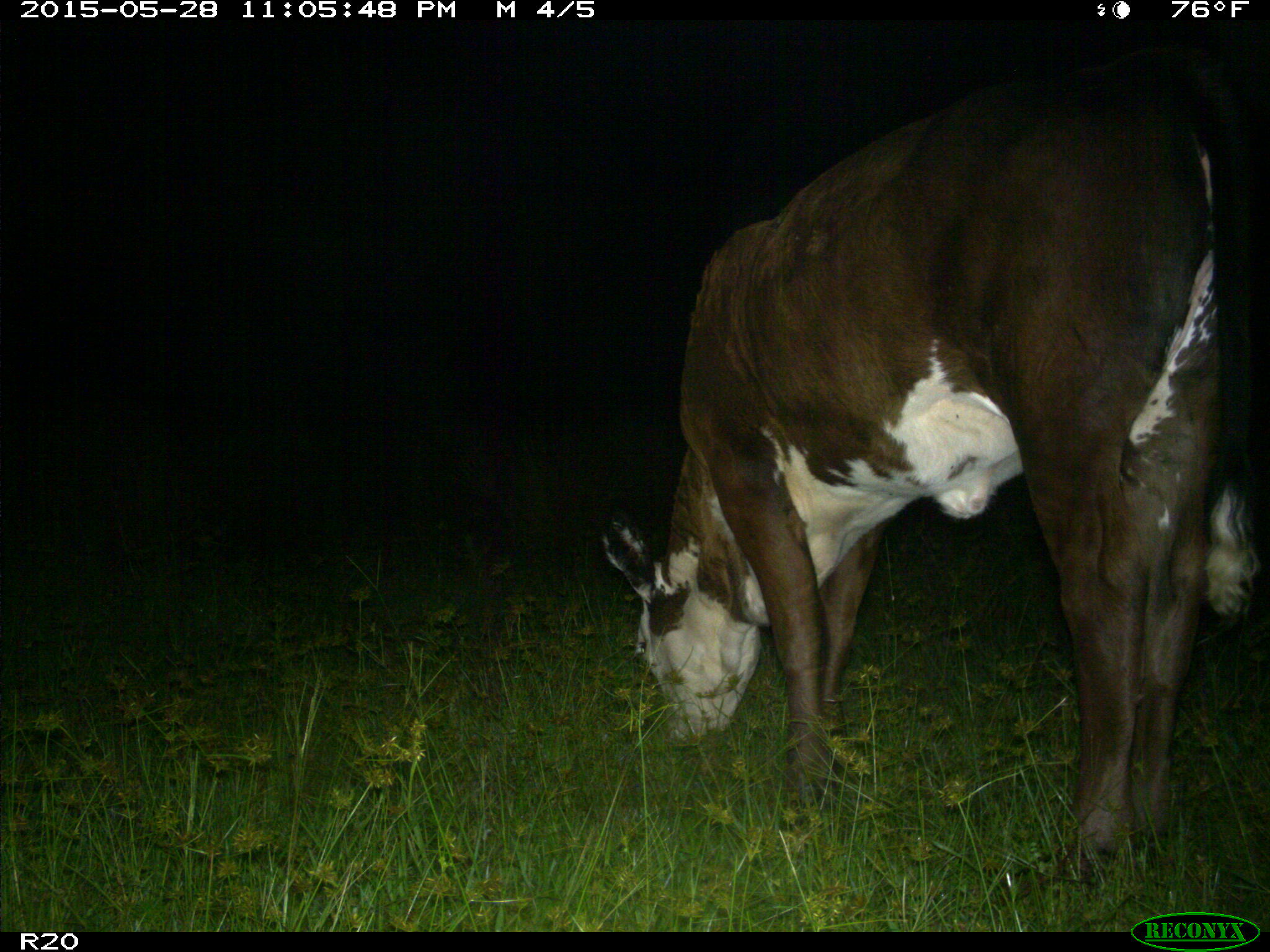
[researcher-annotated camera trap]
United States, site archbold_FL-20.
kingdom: Animalia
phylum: Chordata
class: Mammalia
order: Artiodactyla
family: Bovidae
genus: Bos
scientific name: Bos taurus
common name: domestic cow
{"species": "Bos taurus (domestic cow)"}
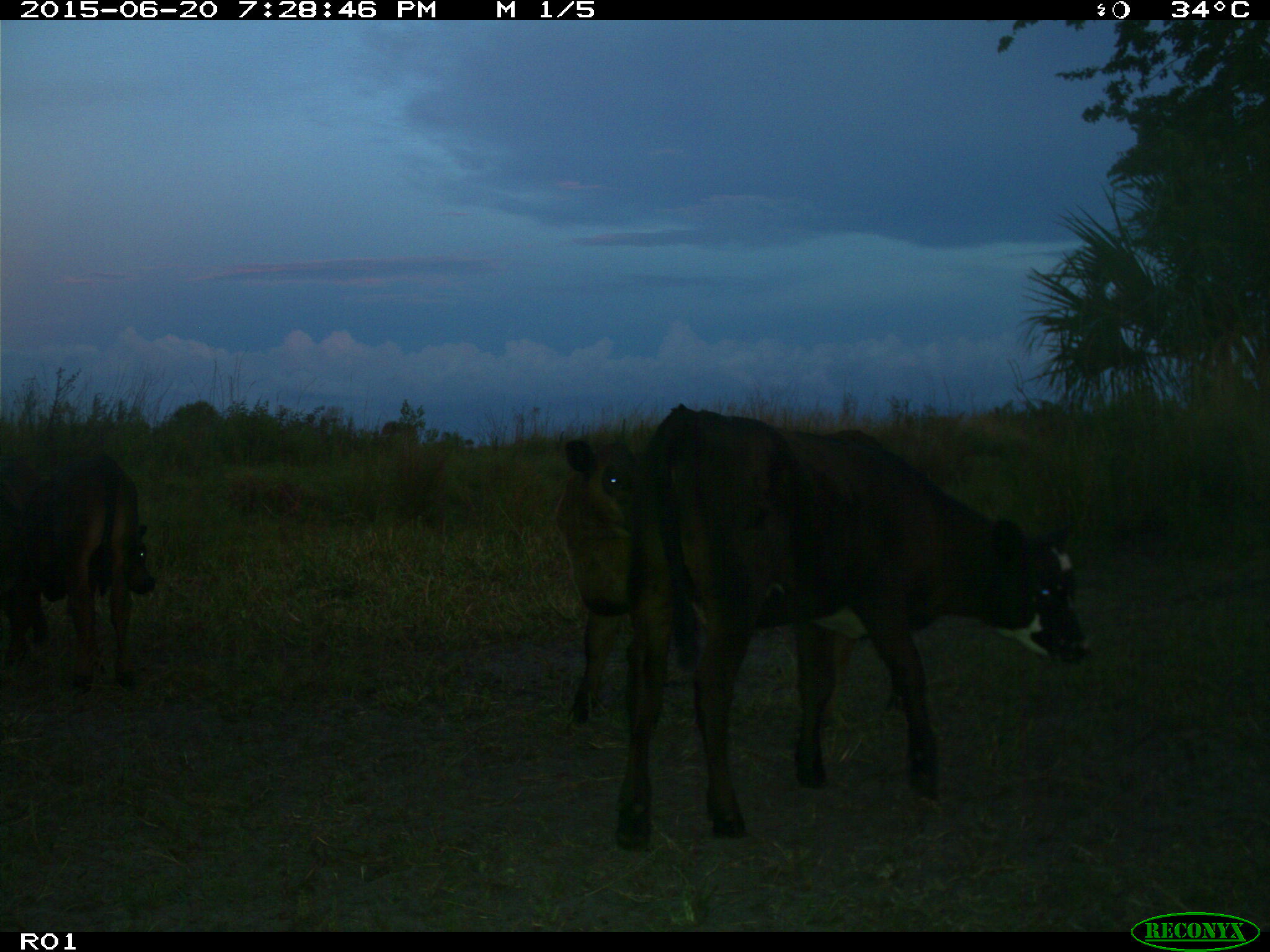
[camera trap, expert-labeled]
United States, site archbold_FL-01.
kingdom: Animalia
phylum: Chordata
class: Mammalia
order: Artiodactyla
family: Bovidae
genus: Bos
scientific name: Bos taurus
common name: domestic cow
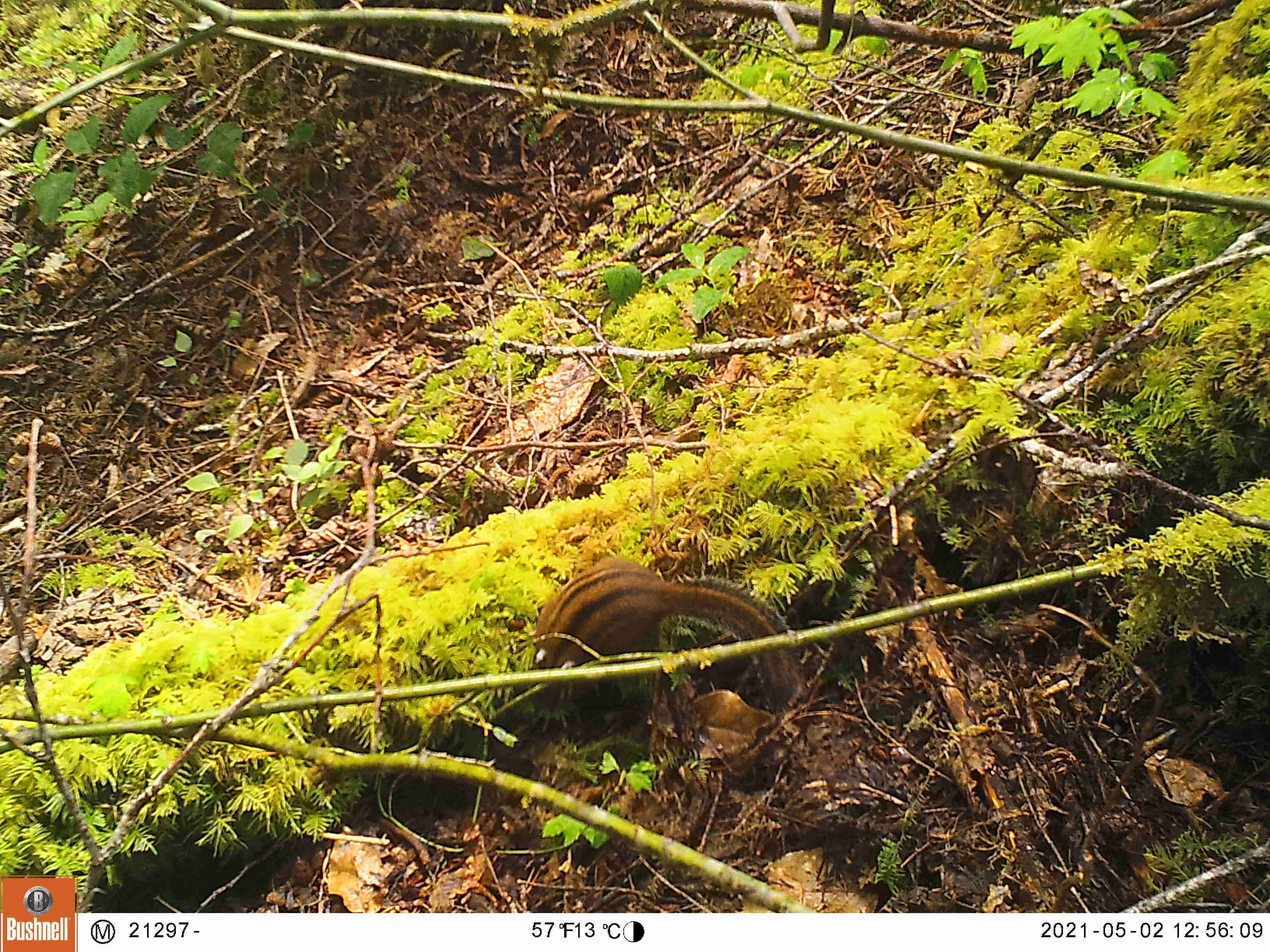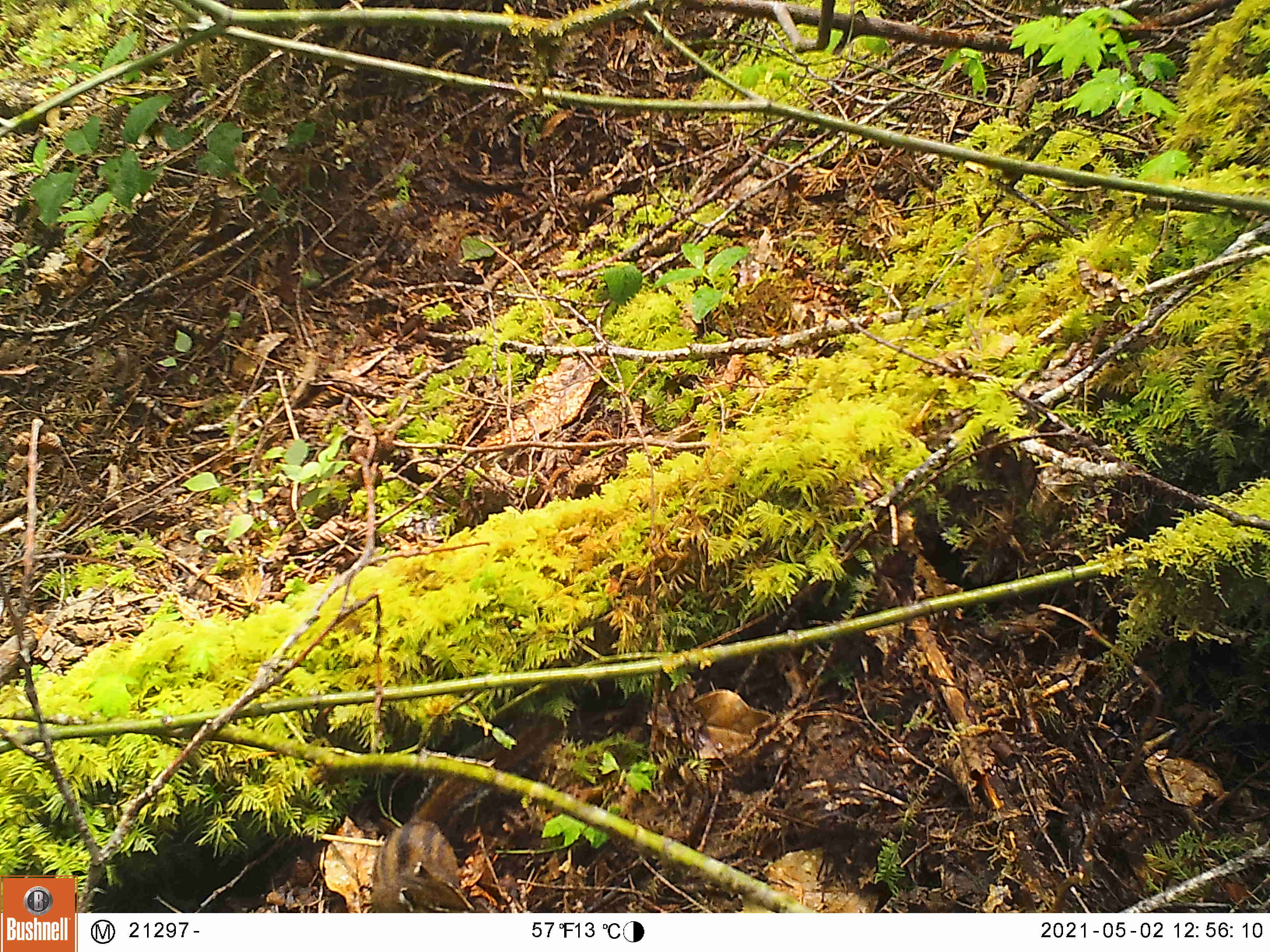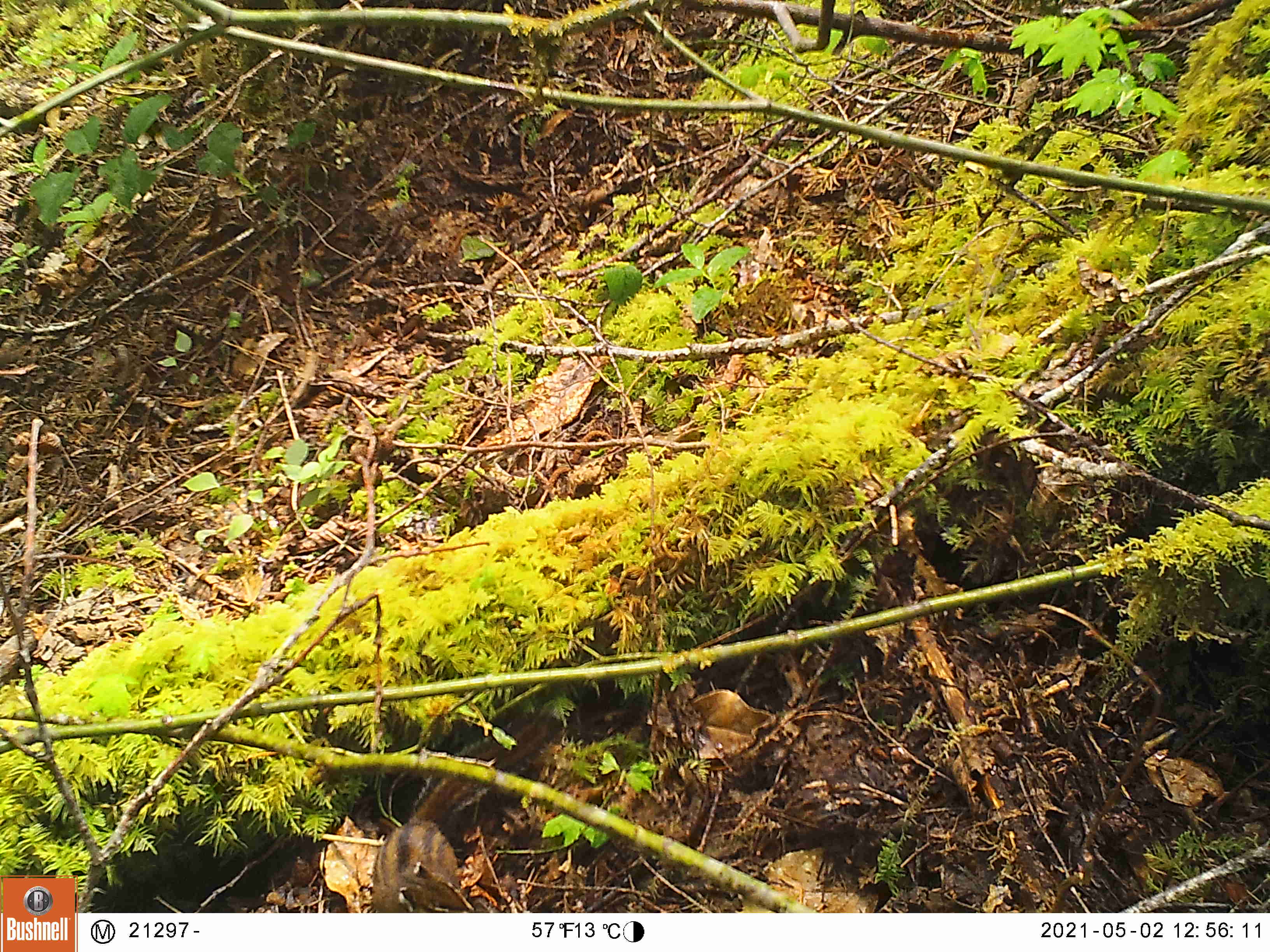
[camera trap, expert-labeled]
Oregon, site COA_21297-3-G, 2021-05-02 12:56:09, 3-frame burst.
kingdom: Animalia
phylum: Chordata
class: Mammalia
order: Rodentia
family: Sciuridae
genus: Neotamias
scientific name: Neotamias townsendii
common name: townsend's chipmunk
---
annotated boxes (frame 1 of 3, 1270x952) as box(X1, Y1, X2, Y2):
townsend's chipmunk: box(533, 562, 805, 718)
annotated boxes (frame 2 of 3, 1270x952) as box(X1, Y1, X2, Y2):
townsend's chipmunk: box(364, 709, 572, 908)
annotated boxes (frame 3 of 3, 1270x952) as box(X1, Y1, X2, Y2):
townsend's chipmunk: box(367, 709, 565, 911)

----

◆ **Task goal**
Every line above that holds the string "site" should be returned.

◆ **Result of this task**
United States, site archbold_FL-20.
United States, site archbold_FL-01.
Oregon, site COA_21297-3-G, 2021-05-02 12:56:09, 3-frame burst.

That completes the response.